▸ **Dataset rows**:
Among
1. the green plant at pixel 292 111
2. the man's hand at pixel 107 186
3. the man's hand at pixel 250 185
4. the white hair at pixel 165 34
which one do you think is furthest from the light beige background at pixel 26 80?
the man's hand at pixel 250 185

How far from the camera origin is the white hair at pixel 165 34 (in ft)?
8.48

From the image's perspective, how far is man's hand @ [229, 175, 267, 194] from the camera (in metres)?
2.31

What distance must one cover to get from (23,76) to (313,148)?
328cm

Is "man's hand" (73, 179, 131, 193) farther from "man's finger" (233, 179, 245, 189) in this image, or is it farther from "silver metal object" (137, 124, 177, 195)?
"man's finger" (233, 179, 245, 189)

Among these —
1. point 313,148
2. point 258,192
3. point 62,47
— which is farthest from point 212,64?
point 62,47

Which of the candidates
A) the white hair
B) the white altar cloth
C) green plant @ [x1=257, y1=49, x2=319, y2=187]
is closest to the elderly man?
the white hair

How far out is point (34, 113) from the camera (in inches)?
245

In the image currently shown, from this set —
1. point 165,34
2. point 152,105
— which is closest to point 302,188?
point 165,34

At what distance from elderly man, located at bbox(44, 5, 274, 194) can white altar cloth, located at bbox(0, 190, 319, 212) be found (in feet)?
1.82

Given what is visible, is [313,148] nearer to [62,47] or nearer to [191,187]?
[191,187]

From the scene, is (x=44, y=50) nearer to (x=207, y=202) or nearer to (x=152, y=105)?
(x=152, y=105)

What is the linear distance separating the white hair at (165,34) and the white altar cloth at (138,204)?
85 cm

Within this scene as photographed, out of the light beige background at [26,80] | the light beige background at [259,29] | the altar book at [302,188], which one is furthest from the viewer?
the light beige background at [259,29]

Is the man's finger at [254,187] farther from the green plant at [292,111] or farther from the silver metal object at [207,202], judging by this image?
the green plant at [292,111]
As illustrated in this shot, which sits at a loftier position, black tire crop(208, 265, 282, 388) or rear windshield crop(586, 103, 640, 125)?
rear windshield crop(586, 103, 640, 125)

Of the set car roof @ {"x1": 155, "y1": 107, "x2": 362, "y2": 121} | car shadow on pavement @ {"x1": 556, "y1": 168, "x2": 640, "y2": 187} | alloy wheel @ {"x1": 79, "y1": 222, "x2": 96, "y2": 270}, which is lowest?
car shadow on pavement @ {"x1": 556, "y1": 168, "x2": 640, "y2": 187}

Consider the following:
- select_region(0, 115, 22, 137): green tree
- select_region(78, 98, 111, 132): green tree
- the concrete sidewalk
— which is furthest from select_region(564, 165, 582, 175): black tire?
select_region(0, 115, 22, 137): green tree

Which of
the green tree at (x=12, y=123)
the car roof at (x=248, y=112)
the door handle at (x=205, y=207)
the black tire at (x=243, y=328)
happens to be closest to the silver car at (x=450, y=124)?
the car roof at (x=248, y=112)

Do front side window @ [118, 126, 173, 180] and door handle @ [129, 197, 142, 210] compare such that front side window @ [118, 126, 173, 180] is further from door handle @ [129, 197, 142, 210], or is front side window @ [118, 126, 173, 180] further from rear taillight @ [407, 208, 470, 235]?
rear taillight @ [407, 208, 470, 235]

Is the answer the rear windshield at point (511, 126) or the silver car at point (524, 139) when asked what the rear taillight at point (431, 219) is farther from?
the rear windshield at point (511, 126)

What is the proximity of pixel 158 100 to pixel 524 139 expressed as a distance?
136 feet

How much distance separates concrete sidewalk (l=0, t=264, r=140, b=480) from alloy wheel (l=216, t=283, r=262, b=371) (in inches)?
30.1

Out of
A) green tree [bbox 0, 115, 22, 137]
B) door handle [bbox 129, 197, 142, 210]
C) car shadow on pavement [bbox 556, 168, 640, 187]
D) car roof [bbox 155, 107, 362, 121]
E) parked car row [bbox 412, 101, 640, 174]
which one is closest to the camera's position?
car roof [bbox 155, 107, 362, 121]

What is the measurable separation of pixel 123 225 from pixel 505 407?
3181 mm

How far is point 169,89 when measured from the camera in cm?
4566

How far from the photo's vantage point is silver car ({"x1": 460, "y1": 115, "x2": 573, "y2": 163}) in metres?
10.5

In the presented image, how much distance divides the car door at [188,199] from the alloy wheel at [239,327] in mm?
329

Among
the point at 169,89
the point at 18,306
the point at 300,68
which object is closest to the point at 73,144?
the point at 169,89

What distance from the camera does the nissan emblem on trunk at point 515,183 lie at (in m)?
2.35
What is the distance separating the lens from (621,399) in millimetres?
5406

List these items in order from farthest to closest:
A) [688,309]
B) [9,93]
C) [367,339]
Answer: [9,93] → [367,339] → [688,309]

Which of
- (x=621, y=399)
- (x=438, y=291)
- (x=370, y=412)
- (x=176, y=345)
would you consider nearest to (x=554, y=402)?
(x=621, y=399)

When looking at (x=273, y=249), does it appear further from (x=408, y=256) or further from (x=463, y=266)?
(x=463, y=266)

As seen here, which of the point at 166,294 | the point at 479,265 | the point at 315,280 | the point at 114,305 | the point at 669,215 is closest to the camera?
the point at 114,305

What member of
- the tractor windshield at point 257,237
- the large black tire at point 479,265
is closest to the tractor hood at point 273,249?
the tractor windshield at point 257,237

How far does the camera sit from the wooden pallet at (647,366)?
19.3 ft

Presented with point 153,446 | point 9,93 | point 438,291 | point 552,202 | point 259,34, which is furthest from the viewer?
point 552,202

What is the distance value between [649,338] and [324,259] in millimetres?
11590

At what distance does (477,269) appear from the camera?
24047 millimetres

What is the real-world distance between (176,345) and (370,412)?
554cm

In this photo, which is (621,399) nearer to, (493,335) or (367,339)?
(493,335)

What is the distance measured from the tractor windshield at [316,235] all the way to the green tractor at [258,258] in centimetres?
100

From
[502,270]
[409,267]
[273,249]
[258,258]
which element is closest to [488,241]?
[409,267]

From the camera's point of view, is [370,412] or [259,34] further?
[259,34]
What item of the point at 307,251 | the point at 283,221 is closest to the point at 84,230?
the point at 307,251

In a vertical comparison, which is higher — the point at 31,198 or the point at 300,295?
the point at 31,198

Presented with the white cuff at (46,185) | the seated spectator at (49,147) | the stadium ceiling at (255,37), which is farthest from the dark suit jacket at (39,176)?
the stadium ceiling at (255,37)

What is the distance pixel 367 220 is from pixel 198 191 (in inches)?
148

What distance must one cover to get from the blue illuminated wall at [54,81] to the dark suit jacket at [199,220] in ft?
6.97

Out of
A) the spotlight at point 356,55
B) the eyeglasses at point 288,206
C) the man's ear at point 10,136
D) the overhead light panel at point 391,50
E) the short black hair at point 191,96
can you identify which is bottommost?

▸ **What the task asks**:
Nothing should be left out: return all of the records exactly.

▸ **Complete output**:
Among
1. the green plant at pixel 292 111
2. the man's hand at pixel 107 186
3. the man's hand at pixel 250 185
4. the white hair at pixel 165 34
which one do you think is furthest from the light beige background at pixel 26 80?
the man's hand at pixel 250 185

How far from the camera origin is the white hair at pixel 165 34 (in ft)?
8.48

From the image's perspective, how far is man's hand @ [229, 175, 267, 194] from the camera (in metres)?
2.31

What distance must one cover to get from (23,76) to (313,148)?
328cm

Is "man's hand" (73, 179, 131, 193) farther from "man's finger" (233, 179, 245, 189) in this image, or is it farther from "silver metal object" (137, 124, 177, 195)?
"man's finger" (233, 179, 245, 189)

Among these —
1. point 313,148
2. point 258,192
3. point 62,47
— which is farthest from point 212,64?
point 62,47

Which of the candidates
A) the white hair
B) the white altar cloth
C) green plant @ [x1=257, y1=49, x2=319, y2=187]
is closest to the elderly man?
the white hair

How far out is point (34, 113) from the camera (in inches)?
245

In the image currently shown, from this set —
1. point 165,34
2. point 152,105
— which is closest to point 302,188?
point 165,34

At what distance from elderly man, located at bbox(44, 5, 274, 194) can white altar cloth, located at bbox(0, 190, 319, 212) be found (in feet)?
1.82

Given what is visible, is [313,148] nearer to [62,47] or nearer to [191,187]?
[191,187]

From the scene, is (x=44, y=50) nearer to (x=207, y=202) or nearer to (x=152, y=105)?
(x=152, y=105)

What is the linear distance separating the white hair at (165,34) and the white altar cloth at (138,204)?
85 cm

Within this scene as photographed, out of the light beige background at [26,80] | the light beige background at [259,29] | the altar book at [302,188], which one is furthest from the viewer?
the light beige background at [259,29]

Is the man's finger at [254,187] farther from the green plant at [292,111] or farther from the silver metal object at [207,202], judging by this image?
the green plant at [292,111]
As illustrated in this shot, which sits at a loftier position, black tire crop(208, 265, 282, 388) or rear windshield crop(586, 103, 640, 125)?
rear windshield crop(586, 103, 640, 125)

Of the set car roof @ {"x1": 155, "y1": 107, "x2": 362, "y2": 121} | car shadow on pavement @ {"x1": 556, "y1": 168, "x2": 640, "y2": 187} | alloy wheel @ {"x1": 79, "y1": 222, "x2": 96, "y2": 270}, which is lowest?
car shadow on pavement @ {"x1": 556, "y1": 168, "x2": 640, "y2": 187}

Consider the following:
- select_region(0, 115, 22, 137): green tree
- select_region(78, 98, 111, 132): green tree
- the concrete sidewalk
— which is furthest from select_region(564, 165, 582, 175): black tire?
select_region(0, 115, 22, 137): green tree

Which of
the green tree at (x=12, y=123)
the car roof at (x=248, y=112)
the door handle at (x=205, y=207)
the black tire at (x=243, y=328)
happens to be closest to the silver car at (x=450, y=124)?
the car roof at (x=248, y=112)

Do front side window @ [118, 126, 173, 180] and door handle @ [129, 197, 142, 210] compare such that front side window @ [118, 126, 173, 180] is further from door handle @ [129, 197, 142, 210], or is front side window @ [118, 126, 173, 180] further from rear taillight @ [407, 208, 470, 235]?
rear taillight @ [407, 208, 470, 235]

Is the answer the rear windshield at point (511, 126) or the silver car at point (524, 139) when asked what the rear taillight at point (431, 219) is farther from?
the rear windshield at point (511, 126)

What is the proximity of pixel 158 100 to pixel 524 139 expressed as a distance?
136 feet

How much distance separates concrete sidewalk (l=0, t=264, r=140, b=480) from alloy wheel (l=216, t=283, r=262, b=371) (in inches)?
30.1

Out of
A) green tree [bbox 0, 115, 22, 137]
B) door handle [bbox 129, 197, 142, 210]
C) car shadow on pavement [bbox 556, 168, 640, 187]
D) car roof [bbox 155, 107, 362, 121]
E) parked car row [bbox 412, 101, 640, 174]
which one is closest to the camera's position?
car roof [bbox 155, 107, 362, 121]

What is the measurable separation of pixel 123 225 from pixel 505 407?
3181 mm

How far is point 169,89 when measured from the camera in cm?
4566

How far from the photo's vantage point is silver car ({"x1": 460, "y1": 115, "x2": 573, "y2": 163}) in metres?
10.5

In the presented image, how much distance divides the car door at [188,199] from the alloy wheel at [239,327] in mm?
329

Among
the point at 169,89
the point at 18,306
the point at 300,68
which object is closest to the point at 73,144?
the point at 169,89

What distance from the camera does the nissan emblem on trunk at point 515,183 lie at (in m)?
2.35
What is the distance separating the lens from (621,399) in millimetres?
5406

List these items in order from farthest to closest:
A) [688,309]
B) [9,93]
C) [367,339]
Answer: [9,93] → [367,339] → [688,309]

Which of
- (x=621, y=399)
- (x=438, y=291)
- (x=370, y=412)
- (x=176, y=345)
would you consider nearest to (x=554, y=402)?
(x=621, y=399)

When looking at (x=273, y=249), does it appear further from (x=408, y=256) or further from (x=463, y=266)?
(x=463, y=266)

As seen here, which of the point at 166,294 | the point at 479,265 | the point at 315,280 | the point at 114,305 | the point at 669,215 is closest to the camera?
the point at 114,305

What member of
- the tractor windshield at point 257,237
- the large black tire at point 479,265
is closest to the tractor hood at point 273,249?
the tractor windshield at point 257,237

How far does the camera sit from the wooden pallet at (647,366)?
19.3 ft

Presented with point 153,446 | point 9,93 | point 438,291 | point 552,202 | point 259,34, which is furthest from the viewer?
point 552,202

What is the distance value between [649,338] and [324,259] in millimetres?
11590

At what distance does (477,269) appear from the camera?
24047 millimetres

What is the real-world distance between (176,345) and (370,412)?
554cm

In this photo, which is (621,399) nearer to, (493,335) or (367,339)?
(493,335)

What is the distance measured from the tractor windshield at [316,235] all the way to the green tractor at [258,258] in centimetres?
100

From
[502,270]
[409,267]
[273,249]
[258,258]
which element is closest to [488,241]?
[409,267]

From the camera's point of view, is [370,412] or [259,34] further?
[259,34]
What item of the point at 307,251 | the point at 283,221 is closest to the point at 84,230?
the point at 307,251

In a vertical comparison, which is higher — the point at 31,198 or the point at 300,295?
the point at 31,198

Presented with the white cuff at (46,185) | the seated spectator at (49,147) | the stadium ceiling at (255,37), which is farthest from the dark suit jacket at (39,176)?
the stadium ceiling at (255,37)

What is the distance pixel 367 220 is from pixel 198 191 (in inches)?
148

What distance must one cover to get from the blue illuminated wall at [54,81] to the dark suit jacket at [199,220] in ft?
6.97

Out of
A) the spotlight at point 356,55
B) the eyeglasses at point 288,206
C) the man's ear at point 10,136
D) the overhead light panel at point 391,50
E) the short black hair at point 191,96
can you identify which is bottommost?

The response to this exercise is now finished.